University of Pittsburgh Medical Center, Pittsburgh, Pennsylvania, USA.
Surg Obes Relat Dis. 2013 Jul-Aug;9(4):514-9. doi: 10.1016/j.soard.2013.02.012. Epub 2013 Mar 15.
Retaining participants in observational longitudinal studies after bariatric surgery is difficult yet critical because the retention rate affects interpretation and generalizability of results. Strategies for keeping participants involved in such studies are not commonly published. The objective of this study was to review LABS retention strategies and present the 24-month retention data.

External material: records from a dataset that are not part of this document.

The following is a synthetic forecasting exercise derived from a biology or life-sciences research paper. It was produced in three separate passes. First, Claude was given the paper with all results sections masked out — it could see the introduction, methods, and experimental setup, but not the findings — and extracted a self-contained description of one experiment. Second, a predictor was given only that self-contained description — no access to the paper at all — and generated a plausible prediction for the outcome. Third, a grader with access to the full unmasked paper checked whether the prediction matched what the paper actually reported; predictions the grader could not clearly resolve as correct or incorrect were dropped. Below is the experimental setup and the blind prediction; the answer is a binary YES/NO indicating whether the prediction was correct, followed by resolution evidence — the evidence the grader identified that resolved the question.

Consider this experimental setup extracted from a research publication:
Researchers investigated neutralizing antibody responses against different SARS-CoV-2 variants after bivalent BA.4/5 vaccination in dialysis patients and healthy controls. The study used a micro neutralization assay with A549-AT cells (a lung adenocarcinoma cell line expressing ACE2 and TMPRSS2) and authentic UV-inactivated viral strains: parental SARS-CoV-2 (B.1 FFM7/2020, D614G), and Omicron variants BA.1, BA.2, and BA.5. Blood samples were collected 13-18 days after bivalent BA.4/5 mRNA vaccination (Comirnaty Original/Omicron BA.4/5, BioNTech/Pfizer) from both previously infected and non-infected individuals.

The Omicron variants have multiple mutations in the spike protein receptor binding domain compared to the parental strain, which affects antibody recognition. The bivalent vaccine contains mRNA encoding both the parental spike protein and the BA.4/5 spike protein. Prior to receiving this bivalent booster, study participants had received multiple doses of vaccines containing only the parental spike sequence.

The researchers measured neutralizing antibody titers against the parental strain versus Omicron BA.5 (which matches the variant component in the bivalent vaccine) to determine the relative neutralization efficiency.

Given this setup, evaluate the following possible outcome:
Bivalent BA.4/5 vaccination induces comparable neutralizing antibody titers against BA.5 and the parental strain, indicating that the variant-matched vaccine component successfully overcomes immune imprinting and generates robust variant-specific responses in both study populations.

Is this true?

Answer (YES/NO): NO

The LABS Consortium monitors an observational cohort study of 2458 adults enrolled before bariatric surgery at 10 centers within the United States (LABS-2). To maximize data completeness, the investigators developed retention strategies, including flexible scheduling, a call protocol, reminder letters, abbreviated visit options, honoraria, travel reimbursement, providing research progress reports, laboratory results, newsletters, study website, and retention surveys. Strategies for locating participants included frequent updates of contact information, sending registered letters, and searching medical and public records.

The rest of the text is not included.